(Scene-based reasoning records)
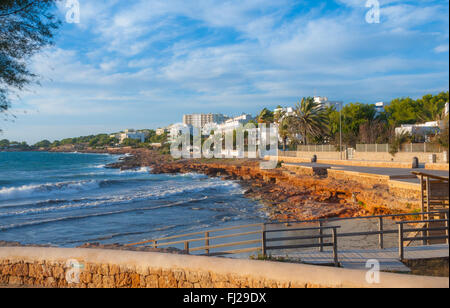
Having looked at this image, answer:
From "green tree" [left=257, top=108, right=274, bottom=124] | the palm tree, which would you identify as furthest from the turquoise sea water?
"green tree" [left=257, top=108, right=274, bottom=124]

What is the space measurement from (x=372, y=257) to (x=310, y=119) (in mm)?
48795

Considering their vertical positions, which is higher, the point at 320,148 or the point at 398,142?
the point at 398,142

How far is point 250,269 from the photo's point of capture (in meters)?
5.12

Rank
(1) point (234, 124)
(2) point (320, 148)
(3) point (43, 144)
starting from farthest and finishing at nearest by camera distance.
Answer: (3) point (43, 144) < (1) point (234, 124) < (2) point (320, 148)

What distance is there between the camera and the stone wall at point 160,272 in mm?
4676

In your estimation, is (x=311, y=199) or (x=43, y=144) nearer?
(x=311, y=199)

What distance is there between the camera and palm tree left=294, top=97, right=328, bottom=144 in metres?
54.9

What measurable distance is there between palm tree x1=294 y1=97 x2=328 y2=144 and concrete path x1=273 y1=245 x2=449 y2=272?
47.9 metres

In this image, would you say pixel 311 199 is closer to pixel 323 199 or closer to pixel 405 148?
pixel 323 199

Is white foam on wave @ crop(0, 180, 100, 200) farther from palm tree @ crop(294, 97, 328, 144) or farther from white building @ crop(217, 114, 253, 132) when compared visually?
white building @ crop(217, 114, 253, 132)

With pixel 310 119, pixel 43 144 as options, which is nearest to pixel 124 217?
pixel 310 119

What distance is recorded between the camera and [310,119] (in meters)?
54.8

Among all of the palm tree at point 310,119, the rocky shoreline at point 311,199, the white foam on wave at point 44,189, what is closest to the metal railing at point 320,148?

* * *

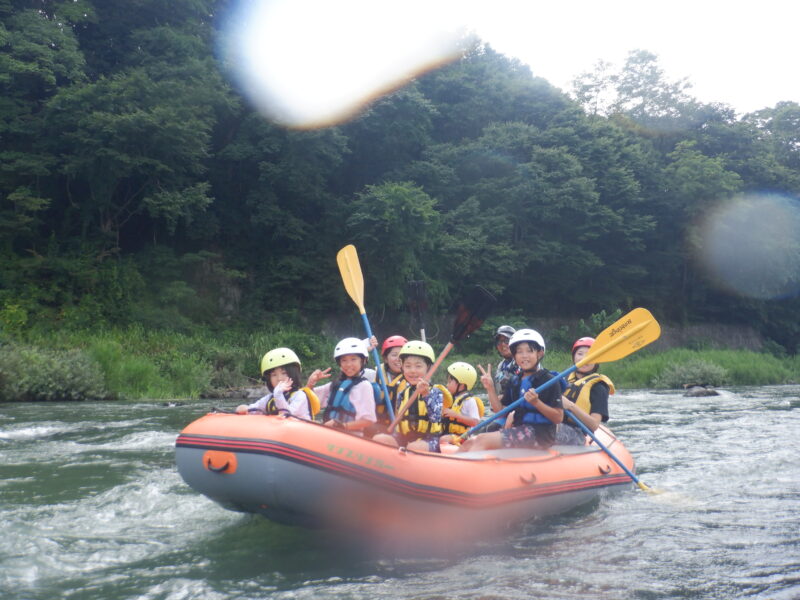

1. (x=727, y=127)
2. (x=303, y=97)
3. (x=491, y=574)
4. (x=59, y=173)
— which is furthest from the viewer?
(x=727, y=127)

■ Task instructions:
Locate each line in the listing above that includes the word "crop", and copy those lines.

■ Result for this exercise:
Is white foam on wave @ crop(0, 180, 100, 200) farther from palm tree @ crop(294, 97, 328, 144) or farther from white building @ crop(217, 114, 253, 132) when compared visually?
white building @ crop(217, 114, 253, 132)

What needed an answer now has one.